In homeroom, the teacher's voice trembles through the roll call. A few names go unanswered. The class stares at empty chairs draped in black ribbons.

Xavier's pen shakes; he glances at his sister. She forces a smile, small but real, a promise that they're still here.

Then the lights flicker—once, twice.

A faint murmur slides through the room, soft as breath.

Xena's pulse quickens. She looks toward the window and, for a heartbeat, sees a shimmer in the glass—green eyes watching, then gone.

The bell rings. Conversation rises again, thin and nervous.

Xena exhales and gathers her books.

"Ready?" she asks.

Xavier hesitates, then nods. "Yeah. I think so."

Together they step into the corridor, the noise of ordinary life beginning to swallow the silence—while somewhere, beneath the floor, something stirs and listens.

–––

The Cafeteria

The air in the cafeteria feels too bright, too normal.

Laughter bounces off tile walls, but underneath it hangs a weight everyone pretends not to feel.

Xavier sits at the end of the long lunch table with his friends—Nate, Brianna, and Dylan. Xena sits across from him, with her own friends, her tray untouched, half-listening, half elsewhere.

"Man, why didn't you show up for Theo's funeral," Dannie says quietly. "Everyone was there, Xav. Even Coach Scott cried."

Xavier stares at his sandwich. "I know. I just…stutters...couldn't."

June leans in. "It was beautiful, though. The whole football team carried his jersey. They even played that song he liked—the one from homecoming."

He swallows hard. "Yeah. I saw the pictures."

Dylan adds, "Theo's mom said you were his best friend. She looked for you."

That breaks something inside him. He forces a shaky smile. "I'm sorry, okay? I just couldn't handle everyone looking at me like I'm supposed to explain why he's gone."

Silence. The others nod awkwardly. Only Xena meets his eyes, quiet and unreadable.

When the bell rings, she stands first. "I'll see you in class," she says, voice soft but firm.

He nods, unable to speak.

---

The Mirror

The hallway feels endless, echoing with laughter that doesn't reach him.

Xavier ducks into the boys' restroom, turns on the tap, and splashes water on his face.

The mirror fogs slightly.

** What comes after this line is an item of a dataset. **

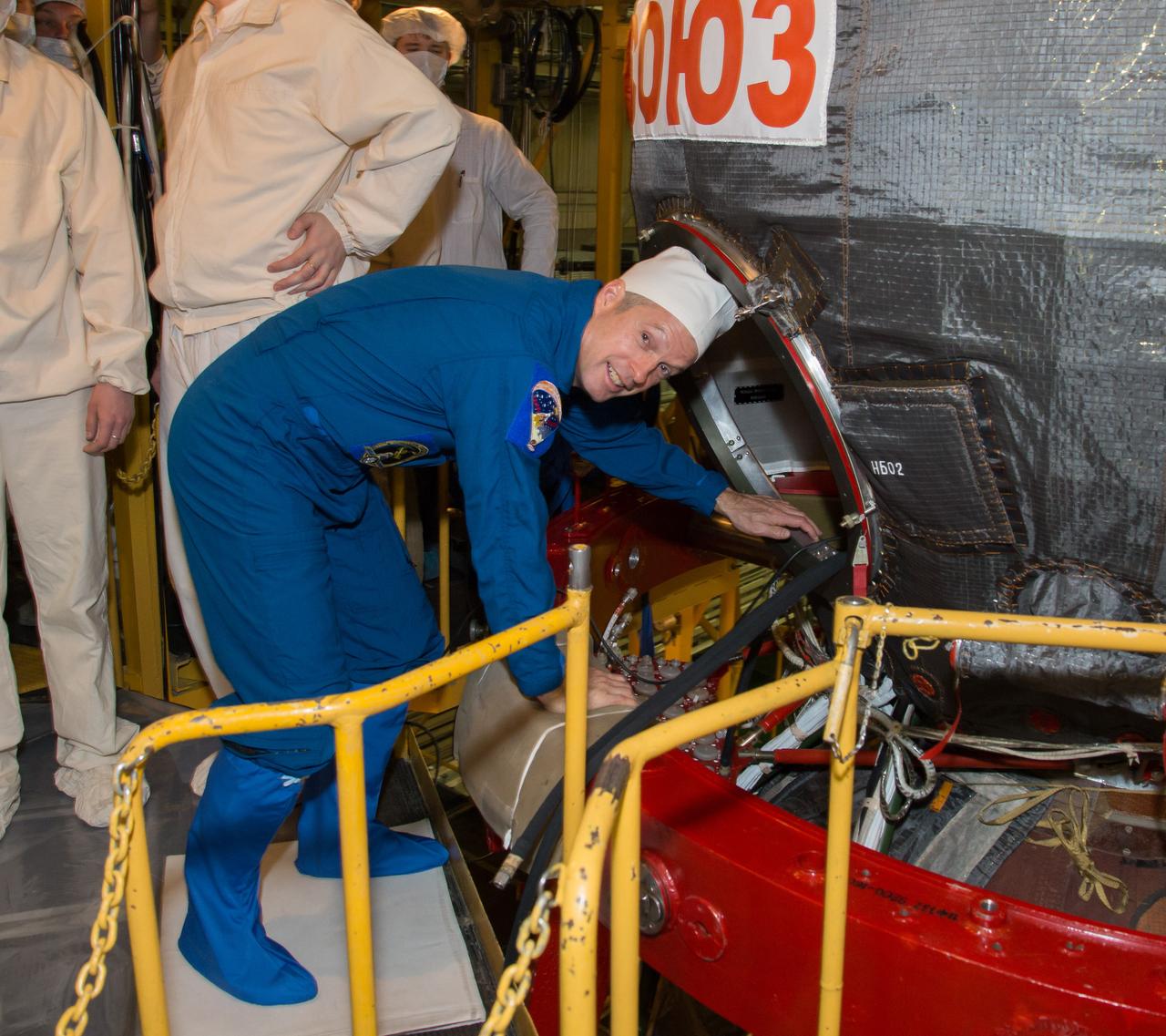 2014-03-14-10-17-15-2[1] In the Integration Facility at the Baikonur Cosmodrome in Kazakhstan, Expedition 39/40 Flight Engineer Steve Swanson of NASA enters his Soyuz TMA-12M spacecraft during a “fit check” dress rehearsal exercise March 14 that is part of the crew’s final training. Swanson, Soyuz Commander Alexander Skvortsov of the Russian Federal Space Agency (Roscosmos) and Flight Engineer Oleg Artemyev of Roscosmos are scheduled to launch to the International Space Station March 26 (Kazakh time) for the start of a six-month mission.  NASA/Victor Zelentsov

He looks up—and doesn't recognize himself.

His eyes were red-rimmed, hollow.

The edges of his reflection seem to ripple, like water disturbed by wind.

"You should have been there…" a voice whispers behind the glass.

He freezes. The words sound like Theo's.

"Who's there?" he whispers. The lights flicker.

In the reflection, a shadow moves where he stands still—a figure just behind him, taller, head tilted, smiling in the dark.

"You left me," the voice breathes. "You should have been here."

Tears blur his sight. "No," he mutters, backing away. "You're not real."

The faucet turns off on its own. Silence falls—heavy, waiting. Then, a slam: the bathroom door swings open.

A classmate pokes his head in. "Yo, Xav, you okay?"

Xavier flinches, heart pounding. "Y-yeah. Just—just washing up."

He grabs his backpack and rushes past, nearly running out of the restroom.

Behind him, the mirror clears—and for a second, the shadow lingers, its mouth still moving though no sound escapes.